> Work required
Each entry below should be given again exactly; the pictures stay out.

Stored data
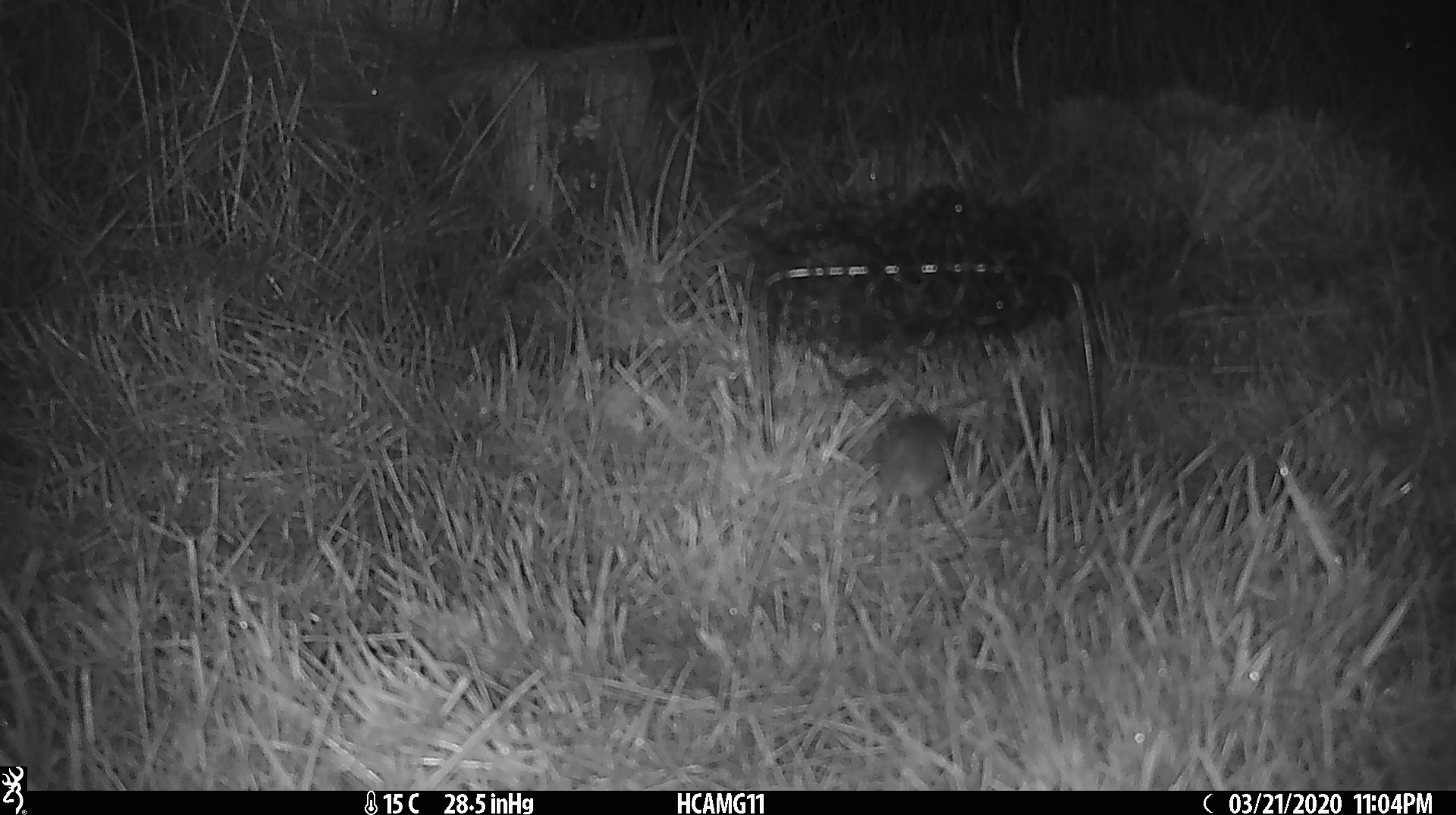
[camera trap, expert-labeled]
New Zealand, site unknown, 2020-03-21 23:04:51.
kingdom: Animalia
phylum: Chordata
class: Mammalia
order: Rodentia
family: Muridae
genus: Mus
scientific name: Mus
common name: mouse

> Result
[camera trap, expert-labeled]
New Zealand, site unknown, 2020-03-21 23:04:51.
kingdom: Animalia
phylum: Chordata
class: Mammalia
order: Rodentia
family: Muridae
genus: Mus
scientific name: Mus
common name: mouse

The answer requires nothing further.